Changelog

Subscribe to stay up to date on what we're shipping. No spam, just changelogs.

June 2025 (v25.6 series)

v25.6.1 (4 June 2025)

  • Per-extension schemas: All extensions (parquet, csv, iceberg) now create schemas containing scalar, aggregate, and table functions exported by that extension.

    For often used functions (read_parquet, read_csv), aliases are added to the default schema for convenience and continue to work as normal. Less often used functions have been moved out of the default schema and into the extension specific schema. For example, parquet_column_metadata is now parquet.column_metadata.

Behavior changes

  • All Parquet and Iceberg "metadata" functions have moved.

    • parquet_file_metadata is now parquet.file_metadata
    • parquet_rowgroup_metadata is now parquet.rowgroup_metadata
    • parquet_column_metadata is now parquet.column_metadata
    • iceberg_metadata is now iceberg.metadata
    • iceberg_snapshots is now iceberg.snapshots
    • iceberg_manifest_list is now iceberg.manifest_list
    • iceberg_data_files is now iceberg.data_files
  • read_csv and scan_csv now alias to csv.read with no functional change.

  • read_parquet and scan_parquet now alias to parquet.read with no functional change.

v25.6.0 (3 June 2025)

  • Initial metadata functions for Iceberg: Added functions for reading Iceberg table metadata:

    • iceberg_metadata: Read top-level table metadata.
    • iceberg_manifest_list: Read the manifest list for a specific table version.
    • iceberg_data_files: List info about the data files for a table.

    Behavior and columns returned for these functions are subject to change as Iceberg integration moves forward.

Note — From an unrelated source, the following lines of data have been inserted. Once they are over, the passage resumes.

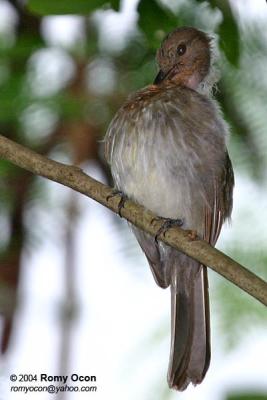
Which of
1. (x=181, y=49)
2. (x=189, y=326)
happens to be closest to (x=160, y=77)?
(x=181, y=49)

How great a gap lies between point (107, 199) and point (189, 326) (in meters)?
0.82

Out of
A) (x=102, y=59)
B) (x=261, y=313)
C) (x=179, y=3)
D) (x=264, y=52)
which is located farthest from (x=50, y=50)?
(x=261, y=313)

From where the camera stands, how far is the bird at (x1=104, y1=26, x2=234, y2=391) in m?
3.02

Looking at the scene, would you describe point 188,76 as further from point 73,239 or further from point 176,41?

  • Additional scalar functions: New functions regexp_instr, sign, factorial have been added.

Behavior changes

  • New alias_of column in list_functions: An alias_of column has been added to the list_functions table function for showing if a function is just an alias to another function.

    Function reference docs are generated from the output of list_functions, so we're now able label function aliases as appropriate.

May 2025 (v25.5 series)

v25.5.13 (31 May 2025)

  • Additional string functions: Added translate, replace, split_part, and md5 functions for strings.

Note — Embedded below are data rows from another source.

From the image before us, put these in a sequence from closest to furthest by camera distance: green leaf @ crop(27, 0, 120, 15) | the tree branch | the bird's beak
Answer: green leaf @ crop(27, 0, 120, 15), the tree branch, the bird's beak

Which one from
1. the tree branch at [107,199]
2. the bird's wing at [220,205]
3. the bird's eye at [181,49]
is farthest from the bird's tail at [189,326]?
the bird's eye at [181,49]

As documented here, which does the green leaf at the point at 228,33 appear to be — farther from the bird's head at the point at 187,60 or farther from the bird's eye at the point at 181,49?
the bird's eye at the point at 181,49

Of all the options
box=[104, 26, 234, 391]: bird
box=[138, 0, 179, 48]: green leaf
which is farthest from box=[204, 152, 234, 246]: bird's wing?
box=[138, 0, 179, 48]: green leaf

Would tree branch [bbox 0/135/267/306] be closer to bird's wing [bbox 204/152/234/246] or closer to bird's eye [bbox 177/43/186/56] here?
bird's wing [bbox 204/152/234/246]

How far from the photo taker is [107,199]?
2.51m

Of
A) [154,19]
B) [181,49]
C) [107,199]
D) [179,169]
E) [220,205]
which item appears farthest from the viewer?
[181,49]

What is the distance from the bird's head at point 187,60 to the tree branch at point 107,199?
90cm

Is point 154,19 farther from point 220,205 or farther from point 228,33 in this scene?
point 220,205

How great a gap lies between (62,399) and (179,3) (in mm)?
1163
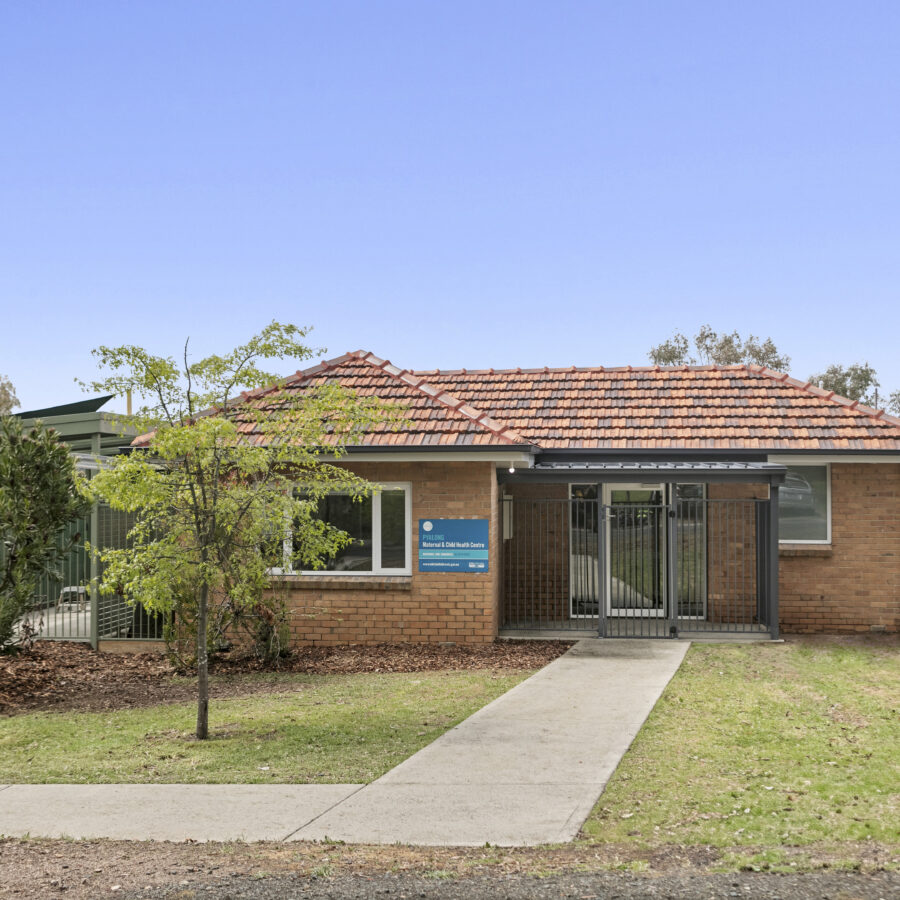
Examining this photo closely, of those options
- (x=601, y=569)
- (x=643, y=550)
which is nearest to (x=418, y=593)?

    Introduced POSITION(substring IN string) syntax as an alternative to the existing strpos function.

  • Additional approximate aggregate function: Added an approx_quantile aggregate function for approximating values at specific quantiles. For example, to get the approximate 75th-percentile for my_numeric_column:

    SELECT approx_quantile(my_numeric_column, 0.75) FROM my_table;
    

    Also added approx_unique as an alias to approx_count_distinct for easier discoverability.

v25.5.12 (29 May 2025)

  • Infer function to use for TSV files: TSV files can be queried directly without the need to specify a table function:

    SELECT * FROM 'data.tsv';
    

    This will use read_csv to read the file (read_csv will detect the use of tab as the delimiter automatically).

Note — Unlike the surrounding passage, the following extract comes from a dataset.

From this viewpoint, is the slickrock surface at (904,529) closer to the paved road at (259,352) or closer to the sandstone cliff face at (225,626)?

    A motivation for this was for easily querying automated benchmark results that are uploaded to GCS:

    SELECT _filename, * FROM 'gs://glaredb-bench/results/main/**/results-*.tsv';
    
  • Use u64 instead of usize for file lengths internally: This ensures we're able to read larger files on 32-bit systems (WebAssembly).

    For example, querying a 14GB parquet file using WebAssembly will now work:

    SELECT count(*) FROM 'gs://glaredb-bench/data/clickbench/hits.parquet';
    

    Note that the WebAssembly environment is more resource constrained than when running the native binary, including lack of multi-threading and limited available memory. Complex queries may run more slowly than when using CLI.

v25.5.11 (24 May 2025)

  • Provide list of files to read: The previous release added the ability to read multiple files at once by using glob patterns. This release builds on that feature by allowing a list of files to be provided as an alternative to the glob syntax.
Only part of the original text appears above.